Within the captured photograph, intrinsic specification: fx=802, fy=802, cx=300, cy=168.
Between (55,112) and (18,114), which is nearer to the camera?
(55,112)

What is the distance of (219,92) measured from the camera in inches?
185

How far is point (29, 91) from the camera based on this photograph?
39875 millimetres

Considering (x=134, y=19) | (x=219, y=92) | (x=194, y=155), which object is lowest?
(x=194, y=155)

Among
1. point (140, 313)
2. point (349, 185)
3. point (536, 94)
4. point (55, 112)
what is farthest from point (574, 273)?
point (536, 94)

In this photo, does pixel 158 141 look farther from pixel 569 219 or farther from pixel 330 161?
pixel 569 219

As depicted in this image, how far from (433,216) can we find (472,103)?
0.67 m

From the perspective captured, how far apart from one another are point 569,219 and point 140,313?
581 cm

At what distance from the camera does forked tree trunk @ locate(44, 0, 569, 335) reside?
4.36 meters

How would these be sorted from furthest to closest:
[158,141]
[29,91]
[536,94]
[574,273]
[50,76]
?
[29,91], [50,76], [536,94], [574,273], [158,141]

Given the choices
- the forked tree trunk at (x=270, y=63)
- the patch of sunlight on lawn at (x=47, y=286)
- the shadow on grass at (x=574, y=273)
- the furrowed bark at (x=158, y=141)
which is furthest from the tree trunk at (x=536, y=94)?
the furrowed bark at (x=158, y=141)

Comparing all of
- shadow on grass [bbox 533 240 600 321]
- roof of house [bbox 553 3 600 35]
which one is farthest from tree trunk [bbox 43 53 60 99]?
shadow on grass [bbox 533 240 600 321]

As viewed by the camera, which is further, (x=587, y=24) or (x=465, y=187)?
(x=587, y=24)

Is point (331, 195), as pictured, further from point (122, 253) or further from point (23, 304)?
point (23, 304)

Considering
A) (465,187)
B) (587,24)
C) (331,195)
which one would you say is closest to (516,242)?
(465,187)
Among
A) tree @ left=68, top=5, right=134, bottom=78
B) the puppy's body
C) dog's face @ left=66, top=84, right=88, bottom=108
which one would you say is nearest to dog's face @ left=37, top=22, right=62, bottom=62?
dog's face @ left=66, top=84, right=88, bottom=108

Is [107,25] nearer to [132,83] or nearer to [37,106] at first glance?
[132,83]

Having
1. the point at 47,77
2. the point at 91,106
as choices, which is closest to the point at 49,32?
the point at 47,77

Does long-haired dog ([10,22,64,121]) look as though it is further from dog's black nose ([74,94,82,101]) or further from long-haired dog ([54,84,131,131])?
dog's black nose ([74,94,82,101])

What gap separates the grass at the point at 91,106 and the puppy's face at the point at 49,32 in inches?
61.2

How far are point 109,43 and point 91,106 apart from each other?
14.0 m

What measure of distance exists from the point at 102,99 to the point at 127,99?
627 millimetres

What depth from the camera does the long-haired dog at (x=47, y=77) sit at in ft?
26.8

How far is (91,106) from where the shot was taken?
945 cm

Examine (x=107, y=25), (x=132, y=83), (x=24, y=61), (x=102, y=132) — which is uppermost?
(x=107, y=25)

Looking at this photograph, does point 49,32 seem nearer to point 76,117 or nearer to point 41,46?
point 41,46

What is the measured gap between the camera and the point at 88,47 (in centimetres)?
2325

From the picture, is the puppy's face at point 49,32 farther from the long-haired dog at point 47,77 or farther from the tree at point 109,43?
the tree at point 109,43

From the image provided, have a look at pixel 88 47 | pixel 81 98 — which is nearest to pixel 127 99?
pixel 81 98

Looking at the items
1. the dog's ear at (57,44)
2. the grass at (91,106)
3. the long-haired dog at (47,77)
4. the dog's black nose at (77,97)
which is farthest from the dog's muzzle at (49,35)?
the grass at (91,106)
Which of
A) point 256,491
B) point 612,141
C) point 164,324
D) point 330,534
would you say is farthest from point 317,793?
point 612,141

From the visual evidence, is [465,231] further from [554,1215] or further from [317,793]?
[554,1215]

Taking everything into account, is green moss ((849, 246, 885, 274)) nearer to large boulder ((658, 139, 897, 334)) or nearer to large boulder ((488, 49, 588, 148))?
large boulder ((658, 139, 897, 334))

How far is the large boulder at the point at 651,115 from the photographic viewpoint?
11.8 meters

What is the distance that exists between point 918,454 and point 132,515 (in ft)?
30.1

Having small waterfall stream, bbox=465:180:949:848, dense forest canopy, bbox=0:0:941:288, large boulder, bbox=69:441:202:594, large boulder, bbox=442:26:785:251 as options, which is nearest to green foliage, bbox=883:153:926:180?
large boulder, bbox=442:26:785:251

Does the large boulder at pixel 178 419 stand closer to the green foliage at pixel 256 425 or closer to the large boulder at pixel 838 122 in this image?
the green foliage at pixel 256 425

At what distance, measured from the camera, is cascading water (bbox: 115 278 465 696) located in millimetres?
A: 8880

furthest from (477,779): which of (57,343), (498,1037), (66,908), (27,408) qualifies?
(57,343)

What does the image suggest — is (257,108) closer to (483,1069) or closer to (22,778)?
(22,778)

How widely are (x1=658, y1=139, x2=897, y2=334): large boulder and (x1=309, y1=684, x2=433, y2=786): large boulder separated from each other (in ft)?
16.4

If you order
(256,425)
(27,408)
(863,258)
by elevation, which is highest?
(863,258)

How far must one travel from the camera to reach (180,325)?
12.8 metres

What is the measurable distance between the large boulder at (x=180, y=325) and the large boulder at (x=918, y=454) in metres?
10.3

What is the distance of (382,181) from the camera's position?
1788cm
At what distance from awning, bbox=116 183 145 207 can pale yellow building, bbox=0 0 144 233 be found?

----------------

§ **Task details**
Please convert every one of the records above into a JSON list of strings, with one string for each line and blank lines omitted.

§ **Solution for this task**
[
  "Within the captured photograph, intrinsic specification: fx=802, fy=802, cx=300, cy=168.",
  "Between (55,112) and (18,114), which is nearer to the camera?",
  "(55,112)",
  "What is the distance of (219,92) measured from the camera in inches?",
  "185",
  "How far is point (29, 91) from the camera based on this photograph?",
  "39875 millimetres",
  "Considering (x=134, y=19) | (x=219, y=92) | (x=194, y=155), which object is lowest?",
  "(x=194, y=155)",
  "Among",
  "1. point (140, 313)",
  "2. point (349, 185)",
  "3. point (536, 94)",
  "4. point (55, 112)",
  "what is farthest from point (574, 273)?",
  "point (536, 94)",
  "In this photo, does pixel 158 141 look farther from pixel 569 219 or farther from pixel 330 161?",
  "pixel 569 219",
  "As depicted in this image, how far from (433,216) can we find (472,103)?",
  "0.67 m",
  "From the perspective captured, how far apart from one another are point 569,219 and point 140,313?",
  "581 cm",
  "At what distance from the camera does forked tree trunk @ locate(44, 0, 569, 335) reside?",
  "4.36 meters",
  "How would these be sorted from furthest to closest:",
  "[158,141]",
  "[29,91]",
  "[536,94]",
  "[574,273]",
  "[50,76]",
  "?",
  "[29,91], [50,76], [536,94], [574,273], [158,141]",
  "Given the choices",
  "- the forked tree trunk at (x=270, y=63)",
  "- the patch of sunlight on lawn at (x=47, y=286)",
  "- the shadow on grass at (x=574, y=273)",
  "- the furrowed bark at (x=158, y=141)",
  "which is furthest from the tree trunk at (x=536, y=94)?",
  "the furrowed bark at (x=158, y=141)",
  "Comparing all of",
  "- shadow on grass [bbox 533 240 600 321]",
  "- roof of house [bbox 553 3 600 35]",
  "which one is farthest from tree trunk [bbox 43 53 60 99]?",
  "shadow on grass [bbox 533 240 600 321]",
  "As viewed by the camera, which is further, (x=587, y=24) or (x=465, y=187)?",
  "(x=587, y=24)",
  "Is point (331, 195), as pictured, further from point (122, 253) or further from point (23, 304)?",
  "point (23, 304)",
  "Considering",
  "A) (465,187)",
  "B) (587,24)",
  "C) (331,195)",
  "which one would you say is closest to (516,242)?",
  "(465,187)",
  "Among",
  "A) tree @ left=68, top=5, right=134, bottom=78",
  "B) the puppy's body",
  "C) dog's face @ left=66, top=84, right=88, bottom=108",
  "which one would you say is nearest to dog's face @ left=37, top=22, right=62, bottom=62?",
  "dog's face @ left=66, top=84, right=88, bottom=108",
  "Is [107,25] nearer to [132,83] or nearer to [37,106] at first glance?",
  "[132,83]",
  "Having",
  "1. the point at 47,77",
  "2. the point at 91,106",
  "as choices, which is closest to the point at 49,32?",
  "the point at 47,77",
  "Does long-haired dog ([10,22,64,121]) look as though it is further from dog's black nose ([74,94,82,101]) or further from long-haired dog ([54,84,131,131])?",
  "dog's black nose ([74,94,82,101])",
  "What gap separates the grass at the point at 91,106 and the puppy's face at the point at 49,32 in inches?",
  "61.2",
  "How far are point 109,43 and point 91,106 apart from each other?",
  "14.0 m",
  "What measure of distance exists from the point at 102,99 to the point at 127,99?",
  "627 millimetres",
  "What depth from the camera does the long-haired dog at (x=47, y=77) sit at in ft?",
  "26.8",
  "How far is (91,106) from where the shot was taken?",
  "945 cm",
  "Examine (x=107, y=25), (x=132, y=83), (x=24, y=61), (x=102, y=132) — which is uppermost?",
  "(x=107, y=25)",
  "Looking at this photograph, does point 49,32 seem nearer to point 76,117 or nearer to point 41,46?",
  "point 41,46",
  "What is the measured gap between the camera and the point at 88,47 (in centimetres)?",
  "2325",
  "From the picture, is the puppy's face at point 49,32 farther from the long-haired dog at point 47,77 or farther from the tree at point 109,43?",
  "the tree at point 109,43",
  "From the image provided, have a look at pixel 88 47 | pixel 81 98 — which is nearest to pixel 127 99?",
  "pixel 81 98",
  "Looking at the items",
  "1. the dog's ear at (57,44)",
  "2. the grass at (91,106)",
  "3. the long-haired dog at (47,77)",
  "4. the dog's black nose at (77,97)",
  "which is farthest from the dog's muzzle at (49,35)?",
  "the grass at (91,106)",
  "Which of",
  "A) point 256,491",
  "B) point 612,141",
  "C) point 164,324",
  "D) point 330,534",
  "would you say is farthest from point 317,793?",
  "point 612,141",
  "From the visual evidence, is [465,231] further from [554,1215] or further from [317,793]?",
  "[554,1215]",
  "Taking everything into account, is green moss ((849, 246, 885, 274)) nearer to large boulder ((658, 139, 897, 334)) or nearer to large boulder ((488, 49, 588, 148))?",
  "large boulder ((658, 139, 897, 334))",
  "How far is the large boulder at the point at 651,115 from the photographic viewpoint?",
  "11.8 meters",
  "What is the distance that exists between point 918,454 and point 132,515 (in ft)?",
  "30.1",
  "Having small waterfall stream, bbox=465:180:949:848, dense forest canopy, bbox=0:0:941:288, large boulder, bbox=69:441:202:594, large boulder, bbox=442:26:785:251 as options, which is nearest to green foliage, bbox=883:153:926:180?",
  "large boulder, bbox=442:26:785:251",
  "Does the large boulder at pixel 178 419 stand closer to the green foliage at pixel 256 425 or closer to the large boulder at pixel 838 122 in this image?",
  "the green foliage at pixel 256 425",
  "At what distance, measured from the camera, is cascading water (bbox: 115 278 465 696) located in millimetres?",
  "A: 8880",
  "furthest from (477,779): which of (57,343), (498,1037), (66,908), (27,408) qualifies?",
  "(57,343)",
  "What does the image suggest — is (257,108) closer to (483,1069) or closer to (22,778)?",
  "(22,778)",
  "How widely are (x1=658, y1=139, x2=897, y2=334): large boulder and (x1=309, y1=684, x2=433, y2=786): large boulder separated from each other (in ft)?",
  "16.4",
  "If you order",
  "(256,425)",
  "(27,408)",
  "(863,258)",
  "by elevation, which is highest?",
  "(863,258)",
  "How far must one travel from the camera to reach (180,325)?",
  "12.8 metres",
  "What is the measurable distance between the large boulder at (x=180, y=325) and the large boulder at (x=918, y=454) in metres?",
  "10.3",
  "What is the distance of (382,181) from the camera's position?",
  "1788cm",
  "At what distance from awning, bbox=116 183 145 207 can pale yellow building, bbox=0 0 144 233 be found?"
]